Directive:
Copy the listing from the line with "At what distance" up to and including the line with "which one would", leaving the requests unchanged. In the answers, multiply every number, whether a distance or a coordinate, by 0.2 and round it to a whole number, with halves rounded up, and return only those lines.

Material for this exercise:
※
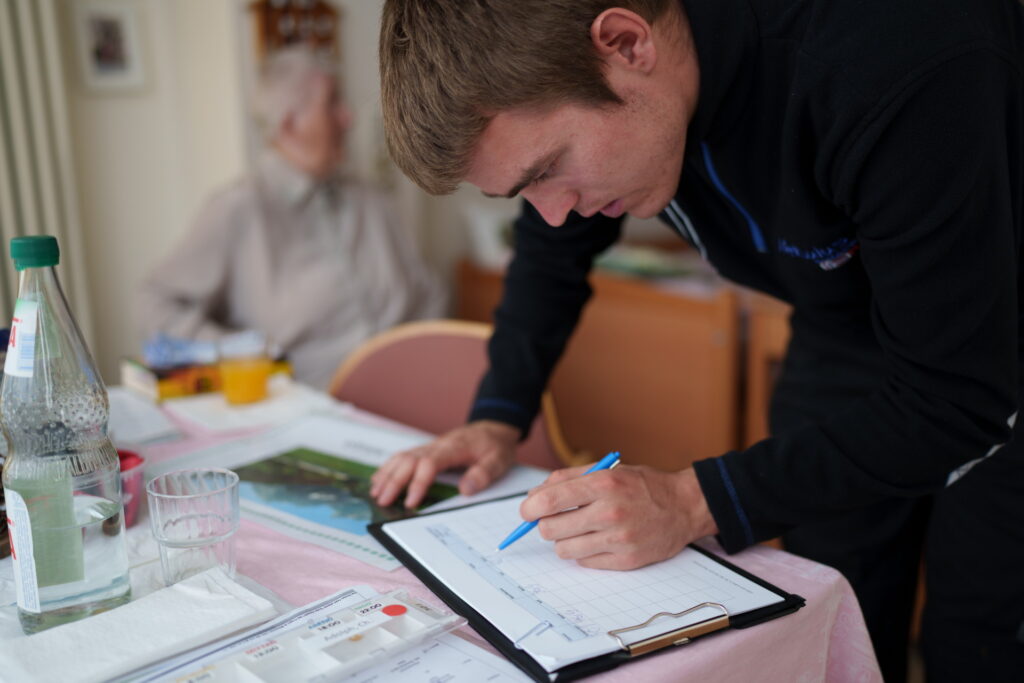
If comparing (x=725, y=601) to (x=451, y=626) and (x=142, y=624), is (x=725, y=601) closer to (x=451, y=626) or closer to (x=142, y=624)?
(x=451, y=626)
※
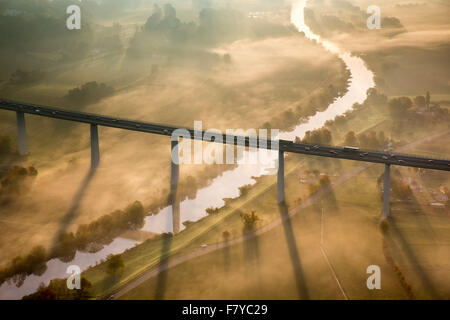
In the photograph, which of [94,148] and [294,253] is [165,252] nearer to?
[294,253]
※
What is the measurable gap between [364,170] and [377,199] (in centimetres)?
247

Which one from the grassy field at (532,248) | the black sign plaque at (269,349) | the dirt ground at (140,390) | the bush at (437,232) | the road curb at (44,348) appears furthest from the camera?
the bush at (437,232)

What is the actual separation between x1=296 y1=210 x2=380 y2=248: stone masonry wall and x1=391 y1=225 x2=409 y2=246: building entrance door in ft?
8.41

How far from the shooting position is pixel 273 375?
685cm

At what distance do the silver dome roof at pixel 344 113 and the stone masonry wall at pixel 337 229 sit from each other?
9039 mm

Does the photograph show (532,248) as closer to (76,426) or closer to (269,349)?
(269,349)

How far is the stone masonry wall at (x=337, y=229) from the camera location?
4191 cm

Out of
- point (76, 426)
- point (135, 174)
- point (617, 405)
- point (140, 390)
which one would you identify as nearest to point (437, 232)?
※
Final result:
At what distance do the silver dome roof at pixel 344 113 and the stone masonry wall at pixel 337 229 sit from each other?
1808 mm

Does the photograph show (532,248) as closer to (76,426) or closer to (269,349)?
(54,70)

How far is the stone masonry wall at (x=337, y=229) from the camera location?
838 cm

Out of
- point (76, 426)
- point (135, 174)
- point (617, 405)
- point (140, 390)
which one would you identify as nearest to point (437, 232)?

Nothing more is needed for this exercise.